How to add rule in Firebase to prevent read of parent element?

Question

I have a Firebase database that I want to only allow users who have access to that application to be able to read from and write to.

My data structure is like so:

{
  "applications": {
    "id_1": {
      "feature": {
        "a": true,
        "b": false
      },
      "users": {
        "user_id_1": true,
        "user_id_2": true
      }
    }
  }
}

As you can see, each application can have many users who have read/write access.

I only want users in the users object to be able to retrieve that application.

I have rules like so:

{
  "rules": {
    "applications": {
      ".read": "auth != null",
      ".write": "auth != null",
      "$appId": {
        ".write": "data.child('users').child(auth.uid).val() === true",
        ".read": "data.child('users').child(auth.uid).val() === true"
      }
    }
  }
}

".read": "auth != null", allows any user who is logged in to be able to retrieve all applications. I only want users user_id_1 or user_id_2 to be able to read that application.

In pseudo code, I would do something like this:

{
  "rules": {
    "applications": {
      ".read": "only users in `root.applications.$appId.users` can read", // I need to replace `$appId` some how
      ".write": "auth != null",
      "$appId": {
        ".write": "data.child('users').child(auth.uid).val() === true",
        ".read": "data.child('users').child(auth.uid).val() === true"
      }
    }
  }
}

How can I restrict it so when user user_id_1 fetches their applications, they only see apps they have access to?

Answer 1

You're hitting a few common problems here, so let's go through them one by one.

1. Security rules can't filter data

You're trying to control in your rule on /applications what application will be returned when a user tries to read that node. Unfortunately that is not possible, because security rules grant all-or-nothing access.

So either the user has access to /applications (and all data under it), or they don't have access to it. You can't set a rule on /applications to grant them access to some child nodes.

In the documentation, this is referred to as rules are not filters and the fact that permission cascades.

2. Avoid nesting data

You're trying to grant access to /applications, but then store two types of data under there for each application. In cases like that, it is usually better to store each type of data as its own top-level list.

So in your case, that'd be:

{
  "application_features": {
    "id_1": {
      "a": true,
      "b": false
    },
  },
  "application_users": {
    "id_1": {
      "user_id_1": true,
      "user_id_2": true
    }
  }
}

This allows you to grant separate access permissions for the application users and its features. While it means you'll have to read from both branches to get all information of each user, the performance difference there is negligible as Firebase pipelines those requests over a single socket

For controlling access and the most scalable data structure, Firebase recommends that you avoid nesting data and flatten your data structure.

3. Model the data in your database to reflect the screens of your app

Since granting anyone access on /applications gives them access to all data under that, you'll likely need another place to store the list of applications for each user.

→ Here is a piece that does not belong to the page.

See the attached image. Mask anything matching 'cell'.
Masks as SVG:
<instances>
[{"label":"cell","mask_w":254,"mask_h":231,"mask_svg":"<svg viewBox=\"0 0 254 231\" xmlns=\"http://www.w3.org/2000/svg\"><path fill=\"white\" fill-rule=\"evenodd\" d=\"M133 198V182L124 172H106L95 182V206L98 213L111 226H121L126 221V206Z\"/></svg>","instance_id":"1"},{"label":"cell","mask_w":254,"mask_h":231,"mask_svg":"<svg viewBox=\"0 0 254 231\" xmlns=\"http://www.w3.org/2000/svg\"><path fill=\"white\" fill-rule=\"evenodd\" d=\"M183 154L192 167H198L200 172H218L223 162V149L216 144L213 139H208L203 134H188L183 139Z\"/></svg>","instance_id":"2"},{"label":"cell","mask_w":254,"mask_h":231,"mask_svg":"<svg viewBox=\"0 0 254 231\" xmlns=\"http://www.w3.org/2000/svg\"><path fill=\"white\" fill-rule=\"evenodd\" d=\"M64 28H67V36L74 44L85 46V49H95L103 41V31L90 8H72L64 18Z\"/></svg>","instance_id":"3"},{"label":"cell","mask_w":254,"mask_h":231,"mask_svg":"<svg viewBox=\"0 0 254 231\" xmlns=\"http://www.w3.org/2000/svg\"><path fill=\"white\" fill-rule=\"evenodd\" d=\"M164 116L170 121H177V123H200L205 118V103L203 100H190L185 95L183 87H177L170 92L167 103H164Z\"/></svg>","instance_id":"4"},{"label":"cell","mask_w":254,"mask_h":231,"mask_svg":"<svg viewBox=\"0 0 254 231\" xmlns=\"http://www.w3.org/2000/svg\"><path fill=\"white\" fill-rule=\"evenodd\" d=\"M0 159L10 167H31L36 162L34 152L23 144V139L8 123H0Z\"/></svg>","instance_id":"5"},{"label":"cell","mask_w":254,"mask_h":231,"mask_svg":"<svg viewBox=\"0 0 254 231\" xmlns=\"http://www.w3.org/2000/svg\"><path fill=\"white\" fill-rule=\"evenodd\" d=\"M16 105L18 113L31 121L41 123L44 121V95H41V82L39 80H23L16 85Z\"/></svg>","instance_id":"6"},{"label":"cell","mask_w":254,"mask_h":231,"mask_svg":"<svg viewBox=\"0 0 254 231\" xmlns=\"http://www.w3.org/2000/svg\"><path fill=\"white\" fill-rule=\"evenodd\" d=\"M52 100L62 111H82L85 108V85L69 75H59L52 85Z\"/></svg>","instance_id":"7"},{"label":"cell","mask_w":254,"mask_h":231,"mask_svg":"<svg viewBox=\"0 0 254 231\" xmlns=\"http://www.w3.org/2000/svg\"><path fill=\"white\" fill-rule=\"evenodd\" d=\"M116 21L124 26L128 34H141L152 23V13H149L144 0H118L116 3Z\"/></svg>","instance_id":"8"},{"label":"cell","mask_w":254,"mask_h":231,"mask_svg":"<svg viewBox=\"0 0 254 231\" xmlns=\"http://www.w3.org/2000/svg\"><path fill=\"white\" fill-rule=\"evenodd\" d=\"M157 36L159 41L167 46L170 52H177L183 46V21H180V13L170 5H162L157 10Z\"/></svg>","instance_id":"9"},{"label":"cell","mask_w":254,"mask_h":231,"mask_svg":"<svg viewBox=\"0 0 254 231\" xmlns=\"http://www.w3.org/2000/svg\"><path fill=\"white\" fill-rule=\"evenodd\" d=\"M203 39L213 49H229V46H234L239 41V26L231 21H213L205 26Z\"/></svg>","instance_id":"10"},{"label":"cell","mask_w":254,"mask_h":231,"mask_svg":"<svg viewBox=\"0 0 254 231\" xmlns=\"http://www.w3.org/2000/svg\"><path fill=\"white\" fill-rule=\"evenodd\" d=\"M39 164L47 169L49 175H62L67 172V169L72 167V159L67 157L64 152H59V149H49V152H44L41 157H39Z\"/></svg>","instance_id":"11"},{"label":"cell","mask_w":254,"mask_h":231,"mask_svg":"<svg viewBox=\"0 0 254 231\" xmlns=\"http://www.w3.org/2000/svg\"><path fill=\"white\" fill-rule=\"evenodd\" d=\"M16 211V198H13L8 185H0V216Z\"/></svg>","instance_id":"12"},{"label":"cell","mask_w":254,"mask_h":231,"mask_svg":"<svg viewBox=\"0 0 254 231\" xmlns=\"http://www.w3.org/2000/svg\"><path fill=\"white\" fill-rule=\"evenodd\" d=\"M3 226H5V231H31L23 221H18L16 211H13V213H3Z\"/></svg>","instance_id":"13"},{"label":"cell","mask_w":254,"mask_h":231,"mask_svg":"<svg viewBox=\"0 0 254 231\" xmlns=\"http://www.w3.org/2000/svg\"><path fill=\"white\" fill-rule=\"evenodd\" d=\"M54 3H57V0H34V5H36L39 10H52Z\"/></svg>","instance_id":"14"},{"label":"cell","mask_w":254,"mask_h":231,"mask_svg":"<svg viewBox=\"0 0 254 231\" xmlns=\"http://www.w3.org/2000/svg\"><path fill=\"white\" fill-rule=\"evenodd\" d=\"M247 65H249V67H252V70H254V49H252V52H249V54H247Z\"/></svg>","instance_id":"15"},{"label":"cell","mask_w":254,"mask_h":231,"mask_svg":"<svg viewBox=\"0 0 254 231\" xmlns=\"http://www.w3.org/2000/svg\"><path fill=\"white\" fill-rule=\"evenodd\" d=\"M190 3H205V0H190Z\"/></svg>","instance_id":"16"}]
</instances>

I usually make this list explicit in my databases, as another top-level list:

{
  ...
  "user_applications": {
    "user_id_1": {
      "id_1": true
    },
    "user_id_2": {
      "id_1": true
    }
  }
}

So now when you want to show the list of applications for the current user, you load the IDs from /user_applications/$uid and then look up the additional information for each app with extra calls (which in turn can be pipelined again).

This one is not in the documentation, but a common pattern with NoSQL databases. I recommend checking out my answers to Many to Many relationship in Firebase and Firebase query if child of child contains a value.